Configuration

The QA would run basically on the command-line only with the specification of the target(s) to be checked. However, using options and gathering these in configure files facilitates checks.

Configuration options follow a specific syntax with option names.

KEY-WORD                             enable key-word; equivalent to key-word=t
KEY-WORD   =     value[,value ...]   assign key-word a [comma-separated] value; overwrite
KEY-WORD   +=    value[,value ...]   same, but appended

Partitioning of Data Sets

The specification of a path to a data directory tree by option PROJECT_DATA results in a check of every NetCDF files found within the directory-tree. This can be further customised by key-words SELECT and LOCK, which follow special rules.

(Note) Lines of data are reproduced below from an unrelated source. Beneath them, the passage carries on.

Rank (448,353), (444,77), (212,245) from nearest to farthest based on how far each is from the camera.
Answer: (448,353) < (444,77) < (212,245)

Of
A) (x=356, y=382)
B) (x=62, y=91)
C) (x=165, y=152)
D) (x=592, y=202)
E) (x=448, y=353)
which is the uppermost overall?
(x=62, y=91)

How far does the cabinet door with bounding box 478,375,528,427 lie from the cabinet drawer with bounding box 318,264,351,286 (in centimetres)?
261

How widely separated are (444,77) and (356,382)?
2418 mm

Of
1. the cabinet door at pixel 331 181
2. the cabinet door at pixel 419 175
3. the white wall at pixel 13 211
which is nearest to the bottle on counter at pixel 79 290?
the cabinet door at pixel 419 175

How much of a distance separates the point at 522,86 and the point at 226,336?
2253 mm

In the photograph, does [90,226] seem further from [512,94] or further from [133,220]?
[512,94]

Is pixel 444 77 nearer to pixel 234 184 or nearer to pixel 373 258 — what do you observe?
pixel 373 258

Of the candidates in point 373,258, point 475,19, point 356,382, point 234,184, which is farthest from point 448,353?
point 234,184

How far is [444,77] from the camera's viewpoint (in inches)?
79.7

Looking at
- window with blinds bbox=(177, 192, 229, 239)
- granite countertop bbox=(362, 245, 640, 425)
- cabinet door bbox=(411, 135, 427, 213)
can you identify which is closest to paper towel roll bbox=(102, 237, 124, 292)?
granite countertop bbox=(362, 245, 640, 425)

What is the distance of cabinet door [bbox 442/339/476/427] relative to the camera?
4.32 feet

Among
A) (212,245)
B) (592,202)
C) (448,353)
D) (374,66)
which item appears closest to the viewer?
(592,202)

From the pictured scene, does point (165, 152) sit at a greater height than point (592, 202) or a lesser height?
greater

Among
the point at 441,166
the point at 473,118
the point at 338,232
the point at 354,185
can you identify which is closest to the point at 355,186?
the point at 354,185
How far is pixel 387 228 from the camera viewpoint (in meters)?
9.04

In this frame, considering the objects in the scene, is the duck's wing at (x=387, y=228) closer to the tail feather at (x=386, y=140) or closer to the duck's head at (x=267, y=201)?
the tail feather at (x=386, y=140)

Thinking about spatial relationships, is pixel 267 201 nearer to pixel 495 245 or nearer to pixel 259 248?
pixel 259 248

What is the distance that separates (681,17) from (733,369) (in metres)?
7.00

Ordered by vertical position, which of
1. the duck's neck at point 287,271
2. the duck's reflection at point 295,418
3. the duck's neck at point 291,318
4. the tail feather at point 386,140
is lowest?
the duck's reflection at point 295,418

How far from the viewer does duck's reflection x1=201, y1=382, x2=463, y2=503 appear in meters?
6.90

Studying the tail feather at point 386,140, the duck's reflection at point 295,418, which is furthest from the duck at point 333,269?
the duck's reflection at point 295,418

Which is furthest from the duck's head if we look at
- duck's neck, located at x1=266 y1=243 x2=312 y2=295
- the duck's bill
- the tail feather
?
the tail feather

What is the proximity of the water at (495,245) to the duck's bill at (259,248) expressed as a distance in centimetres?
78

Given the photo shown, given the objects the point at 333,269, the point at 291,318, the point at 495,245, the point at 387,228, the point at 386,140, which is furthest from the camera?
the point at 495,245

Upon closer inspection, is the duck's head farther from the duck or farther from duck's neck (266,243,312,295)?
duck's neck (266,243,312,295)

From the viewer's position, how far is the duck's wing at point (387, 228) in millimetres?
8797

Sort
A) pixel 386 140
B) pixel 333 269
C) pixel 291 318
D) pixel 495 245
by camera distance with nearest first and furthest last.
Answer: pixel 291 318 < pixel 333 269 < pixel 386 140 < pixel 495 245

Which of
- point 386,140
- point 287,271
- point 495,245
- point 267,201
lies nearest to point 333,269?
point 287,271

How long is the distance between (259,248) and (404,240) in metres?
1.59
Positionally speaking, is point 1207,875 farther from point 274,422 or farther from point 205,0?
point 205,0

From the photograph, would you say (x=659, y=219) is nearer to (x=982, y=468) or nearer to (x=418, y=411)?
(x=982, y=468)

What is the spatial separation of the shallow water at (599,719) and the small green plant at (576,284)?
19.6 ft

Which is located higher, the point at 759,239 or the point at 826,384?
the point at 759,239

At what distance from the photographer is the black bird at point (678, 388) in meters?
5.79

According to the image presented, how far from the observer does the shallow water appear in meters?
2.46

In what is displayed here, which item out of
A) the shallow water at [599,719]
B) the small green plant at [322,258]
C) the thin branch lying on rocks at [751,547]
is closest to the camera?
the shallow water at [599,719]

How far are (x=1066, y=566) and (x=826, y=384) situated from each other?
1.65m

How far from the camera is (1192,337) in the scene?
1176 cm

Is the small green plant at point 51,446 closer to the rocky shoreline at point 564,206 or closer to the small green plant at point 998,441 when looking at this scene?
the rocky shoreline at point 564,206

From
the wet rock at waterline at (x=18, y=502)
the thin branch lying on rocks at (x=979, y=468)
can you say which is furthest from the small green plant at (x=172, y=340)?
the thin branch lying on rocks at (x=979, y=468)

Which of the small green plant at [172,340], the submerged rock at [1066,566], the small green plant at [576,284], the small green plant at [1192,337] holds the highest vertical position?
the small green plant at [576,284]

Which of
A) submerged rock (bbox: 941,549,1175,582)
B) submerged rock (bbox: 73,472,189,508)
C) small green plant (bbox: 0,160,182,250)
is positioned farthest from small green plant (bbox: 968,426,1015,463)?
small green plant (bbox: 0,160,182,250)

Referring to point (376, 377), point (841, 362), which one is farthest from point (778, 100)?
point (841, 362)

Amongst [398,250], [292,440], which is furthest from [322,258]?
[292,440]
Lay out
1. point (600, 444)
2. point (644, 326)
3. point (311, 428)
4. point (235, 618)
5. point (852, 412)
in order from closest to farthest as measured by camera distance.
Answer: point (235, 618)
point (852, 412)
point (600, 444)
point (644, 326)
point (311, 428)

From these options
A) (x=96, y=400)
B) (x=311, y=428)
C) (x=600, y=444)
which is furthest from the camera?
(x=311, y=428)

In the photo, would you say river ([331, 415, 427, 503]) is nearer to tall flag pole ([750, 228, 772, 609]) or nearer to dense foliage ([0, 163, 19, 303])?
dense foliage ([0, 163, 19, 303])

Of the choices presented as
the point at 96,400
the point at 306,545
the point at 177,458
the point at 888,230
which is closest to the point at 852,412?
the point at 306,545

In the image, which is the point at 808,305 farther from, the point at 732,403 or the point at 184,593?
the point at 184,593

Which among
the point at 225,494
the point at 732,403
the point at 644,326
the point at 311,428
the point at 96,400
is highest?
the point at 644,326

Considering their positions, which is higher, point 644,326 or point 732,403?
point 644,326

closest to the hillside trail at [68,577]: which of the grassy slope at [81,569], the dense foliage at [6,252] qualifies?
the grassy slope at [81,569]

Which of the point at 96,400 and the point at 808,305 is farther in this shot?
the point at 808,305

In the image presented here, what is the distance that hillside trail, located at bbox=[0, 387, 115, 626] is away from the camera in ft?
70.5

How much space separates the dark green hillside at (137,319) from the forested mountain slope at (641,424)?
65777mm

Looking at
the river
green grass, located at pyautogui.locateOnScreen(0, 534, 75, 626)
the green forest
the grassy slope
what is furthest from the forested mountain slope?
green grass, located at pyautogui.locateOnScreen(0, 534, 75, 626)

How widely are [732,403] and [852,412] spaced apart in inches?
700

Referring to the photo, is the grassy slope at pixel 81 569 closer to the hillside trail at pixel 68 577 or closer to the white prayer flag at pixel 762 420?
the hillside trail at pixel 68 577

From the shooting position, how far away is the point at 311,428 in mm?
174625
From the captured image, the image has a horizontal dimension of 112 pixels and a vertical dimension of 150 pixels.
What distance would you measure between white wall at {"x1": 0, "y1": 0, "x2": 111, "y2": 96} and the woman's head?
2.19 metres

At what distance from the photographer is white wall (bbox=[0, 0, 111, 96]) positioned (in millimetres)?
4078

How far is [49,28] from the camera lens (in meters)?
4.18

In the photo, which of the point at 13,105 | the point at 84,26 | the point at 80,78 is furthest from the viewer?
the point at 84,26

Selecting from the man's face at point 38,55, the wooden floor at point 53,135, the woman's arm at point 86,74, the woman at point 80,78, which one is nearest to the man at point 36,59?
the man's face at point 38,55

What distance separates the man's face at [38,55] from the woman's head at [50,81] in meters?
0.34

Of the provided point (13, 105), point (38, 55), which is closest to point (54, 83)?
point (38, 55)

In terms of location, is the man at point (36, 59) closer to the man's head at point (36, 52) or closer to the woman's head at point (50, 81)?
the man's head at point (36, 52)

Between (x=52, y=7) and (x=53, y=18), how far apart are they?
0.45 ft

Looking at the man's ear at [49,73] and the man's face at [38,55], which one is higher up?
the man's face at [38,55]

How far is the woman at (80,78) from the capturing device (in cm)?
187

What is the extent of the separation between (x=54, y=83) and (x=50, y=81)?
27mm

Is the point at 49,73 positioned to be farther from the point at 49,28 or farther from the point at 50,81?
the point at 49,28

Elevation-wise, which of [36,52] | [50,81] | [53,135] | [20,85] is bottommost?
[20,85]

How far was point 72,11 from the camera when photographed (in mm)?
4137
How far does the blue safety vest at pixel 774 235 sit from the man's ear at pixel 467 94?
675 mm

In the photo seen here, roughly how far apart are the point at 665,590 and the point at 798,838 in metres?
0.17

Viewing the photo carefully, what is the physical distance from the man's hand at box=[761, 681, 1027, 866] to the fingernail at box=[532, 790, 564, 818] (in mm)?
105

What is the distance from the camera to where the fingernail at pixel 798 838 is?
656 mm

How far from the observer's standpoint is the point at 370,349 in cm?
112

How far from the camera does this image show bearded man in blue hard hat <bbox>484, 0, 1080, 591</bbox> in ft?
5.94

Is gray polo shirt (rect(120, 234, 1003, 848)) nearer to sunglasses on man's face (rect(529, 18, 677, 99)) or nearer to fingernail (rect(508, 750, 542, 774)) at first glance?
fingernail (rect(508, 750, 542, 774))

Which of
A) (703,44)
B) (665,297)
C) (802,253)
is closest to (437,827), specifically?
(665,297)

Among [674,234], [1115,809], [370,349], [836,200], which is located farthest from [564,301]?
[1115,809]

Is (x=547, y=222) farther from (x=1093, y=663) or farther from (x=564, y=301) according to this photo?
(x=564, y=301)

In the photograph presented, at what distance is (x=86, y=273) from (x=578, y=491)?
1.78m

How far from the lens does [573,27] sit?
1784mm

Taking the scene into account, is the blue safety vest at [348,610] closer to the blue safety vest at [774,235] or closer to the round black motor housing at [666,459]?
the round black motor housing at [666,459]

KEY-WORD                            var1[,var2,...]   specified variables for every path; += mode
KEY-WORD      path1[,path2,...] [=]                   all variables within the specified path; +=mode
KEY-WORD      path1[,path2,...]  =  [var1[,var2,...]  specified variables within the given paths; += mode
KEY-WORD  =   path1[,path2,...]  =  [var1[,var2,...]  same, but overwrite mode
KEY-WORD  +=  path1[,path2,...]  =  [var1[,var2,...]  append to a previous assignment

Some options act on other options:

  • Option names on the command-line are case-insensitive, they have to be prefixed by ‘-e’ or ‘-E’ (a blank or _ may follow).
  • Highest precedence is for options on the command-line.
  • If path has no leading ‘/’, then the search is relative to the path specified by option PROJECT_DATA.
  • Special for options -S arg or an appended path/filename on the command-line: cancellation of previous SELECTions.
  • If SELECTions are specified on the command-line (options -S) with an absolute path, i.e. beginning with ‘/’, then PROJECT_DATA specified in any config-file is cancelled.
  • All SELECTions refer to atomic variables, i.e. all sub-temporal files.
  • LOCKing gets the higher precedence over SELECTion.
  • SELECT: Path and variable items are separated by the ‘=’ character, which may be omitted when there is no variable (except the case that the path item contains no ‘/’ character).
  • Regular expressions may be applied to both path(s) and variable(s).
  • A particular variable is selected if the beginning of the name is unambiguous, e.g. specifying ‘tas’ would select all tas, tasmax, and tasmin files. Note that every file name begins with variable_... for CMIP5/CORDEX, thus, use tas_ for this alone.
  • Former option names are valid, if they have changed in the meantime.

Configuration Files

A description of the configuration options is given in the QA_DKRZ root path.

package-path/tables/projects/"project-name"/"project-name"_qa.conf

Multiple configuration files and options may be specified following a given precedence. This facilitates having a file with short-term options (in a file provided by the -f option on the command-line), another one with settings to site-specific demands, which are robust against changes in the repository, and long-term default settings from the repository. A sequence of configuration files is defined by QA_CONF=conf-file assignments embedded in the configuration files. The precedence of configuration files/options is given below from highest to lowest:

  • directly on the command-line
  • in the task-file (-f file) specified on the command-line.
  • QA_CONF assignments embedded (descending starts from the -f file).
  • site-specific files provided by files located straight in /package-path/tables.
  • defaults for the entire project:

All options may also be provided on the command-line plus some more for testing, see /package-path/QA-DKRZ/scripts/qa_DKRZ --help.

Experiment Names

QA-DKRZ checks files individually. The results are contained in files unique for a specific scope. Albeit most projects have defined a term ‘experiment’, this is not suitable to provide a realm common to a sub-set of data files.

For CMIP5/6 and CORDEX, an unambiguous scope is defined by the properties of the so-called Data Reference System (DRS), i.e. the components of the path to the variables. The options LOG_PATH_INDEX and DRS_PATH_BASE define a unique experiment-name, where the former contains a comma-separated list of indices of the path components and the latter the starting point with index=0, e.g. DRS_PATH_BASE=output and LOG_PATH_INDEX=1,2,3,4,6. An example is given in Results.

Similar is for building the name of a consistency table, which is used to check consistency between a parent and its child experiment as well as between the temporal sequence within an atomic variable.

Note

If CT_PATH_INDEX is not set, then consistency checks are disabled.